Twenty-one people, mostly European tourists, were killed at the scene of the attack of the Bardo National Museum in March 2015, which was claimed by Isis. A further victim died ten days later.

Tunisian police killed two of the gunmen during the assault, but the third attacker managed to escape.

Police in Hesse raided over 50 properties early on Wednesday morning and arrested the Tuinisian suspect over an alleged plan to carry out a terror attack in Germany.

As well as searching addresses in Frankfurt, police carried out dawn raids in Offenbach, Darmstadt and the state capital, Wiesbaden. The raids were conducted on apartments, commercial properties and mosques.

"With this operation, we are sending a clear message to radical Islamists in Hesse: We have the scene firmly within our sights," said Hesse interior minister Peter Beuth.

A total of 16 males between the ages of 16 and 46 are suspects in the investigation and searches involving more than 1,100 officers.

The 36-year-old Tunisian is accused of recruiting for Isis in Germany and of planning to carry out a terror attack.

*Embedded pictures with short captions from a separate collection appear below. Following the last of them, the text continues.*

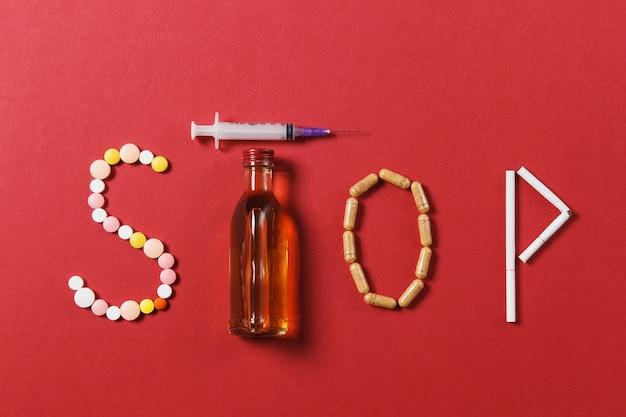 Lekarstwa białe okrągłe tabletki w słowie stop
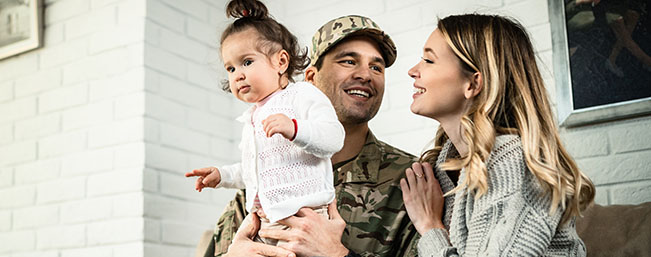 Miltary couple holding baby girl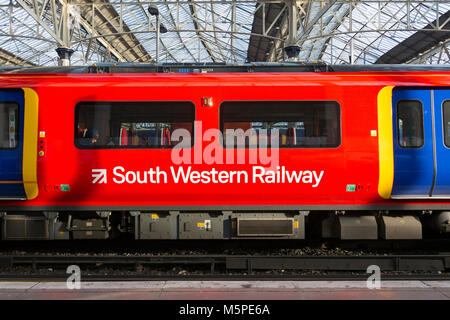 A First Group/MTR South Western Railway Desiro City class 707 train, built by Siemens, waiting at at the station. - Stock Photo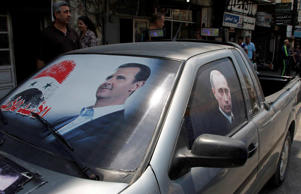 Election poster of Syria's President Bashar al-Assad and a photo of Russian President Vladimir Putin (R) are seen on a car at al-Qardahah town near Latakia city May 26, 2014.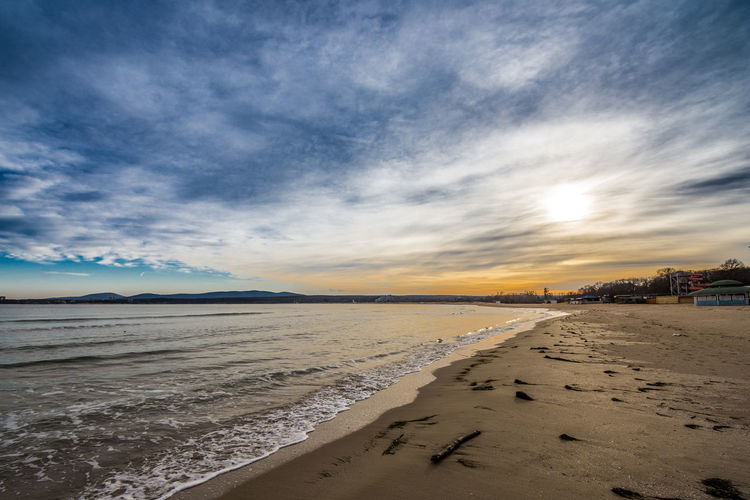 Beutiful and coloeful winter sunset with dramatic clouds on the sea. Dramatic Sky Winter Sea Beauitiful Sunset Beautiful Sea View Beautiful Seascape Beauty In Nature Dramatic Clouds Dramatic Landscape Dramatic Skies Dramatic Sky At Sunset Time Winter Sunset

Police say he was in the process of building up a terror network with the aim of carrying out an attack. The 36-year-old was the only person taken into custody.

A spokesperson for police in Hesse said that the group had not yet chosen a target for their attack and that the plans were in the early stages.

The suspect arrived in Germany as an asylum seeker in August 2015, the prosecutors said on Wednesday, after already living in the country for a decade some years earlier.

He was arrested the following August on an outstanding 2008 conviction for causing bodily harm.

After serving a 43-day sentence, he was kept in detention awaiting deportation to Tunisia before the authorities were forced to release him again.

"As the Tunisian authorities, despite repeated reminders from the German authorities, failed to supply the necessary deportation documents within the 40-day period, the suspect was released on November 4th, 2016," the statement said.

He was kept under surveillance from the day of his release until his arrest on Wednesday, it added.

Berlin police arrest three suspected jihadists

Police in Berlin said they arrested three people on Tuesday suspected of trying to reach foreign "war zones" in order to train to carry out an attack.

The suspects may be linked to Isis and had "planned to travel to war zones," likely Syria or Iraq, a Berlin police spokesman told AFP.

Police also carried out searches, but there has been "no indication of concrete plans to carry out an attack in Germany", according to the Bild daily's website.

The suspects, whose gender was not immediately given, were aged 21, 31 and 45, the spokesman said. He added that investigators suspect they were trying to reach a camp to train to launch an attack.

At least two of the people arrested lived in Berlin, Bild reported.

Those arrested frequented the same mosque attended by a Tunisian man suspected of ploughing a hijacked lorry into a Berlin Christmas market, killing 12. The December 19th attack was claimed by Isis.

The mosque, which is being investigated by authorities, was also searched.